THINGS TO DO
1 – In the study area text, set down everything from "2.2. Data Sources" down to "in this study.".
2 – Put this sentence from the study area text into Spanish: "China’s administrative divisions have a spatial hierarchical structure."

PAGE TEXT
2. Study Area and Data Sources

2.1. Study Area

This study selected China’s mainland as the study area, excluding the Hong Kong, Macao, and Taiwan provinces because of insufficient relevant statistical data. China’s administrative divisions have a spatial hierarchical structure. The socio-economic policies are conveyed through multiple levels of government, including the provincial, prefecture, and county levels [42,52]. Currently, there are 31 province-level regions, including 22 provinces, 5 autonomous regions, and 4 municipalities (Beijing, Shanghai, Tianjin, and Chongqing) (Figure 2). Thus, province-level units, prefecture-level units, and county-level units were taken as the basic units to study the regional differences and spatial patterns for performing a multiscale analysis of China’s urban areas. It was noted that the areas of the four municipalities were smaller than the other provinces and autonomous regions. Consequently, Chongqing was merged into Sichuan to become part of the Sichuan prefecture, Beijing and Tianjin were merged into Hebei, and Shanghai was merged into Jiangsu to maintain the integrity of the embedded structure. Therefore, 27 province-level units, 333 prefecture-level units, and 2845 county-level units were taken as the objects of this study at the national level.

2.2. Data Sources

The NPP-VIIRS data, the DMSP-OLS data, the administrative vector boundary, and statistical data (population, GDP, EPC) were used in this study.

SOURCE MATERIAL
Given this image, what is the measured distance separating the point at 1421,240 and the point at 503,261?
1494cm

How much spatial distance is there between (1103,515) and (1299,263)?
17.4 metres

SOLUTIONS
1 –
2.2. Data Sources

The NPP-VIIRS data, the DMSP-OLS data, the administrative vector boundary, and statistical data (population, GDP, EPC) were used in this study.

2 – Las divisiones administrativas de China tienen una estructura jerárquica espacial.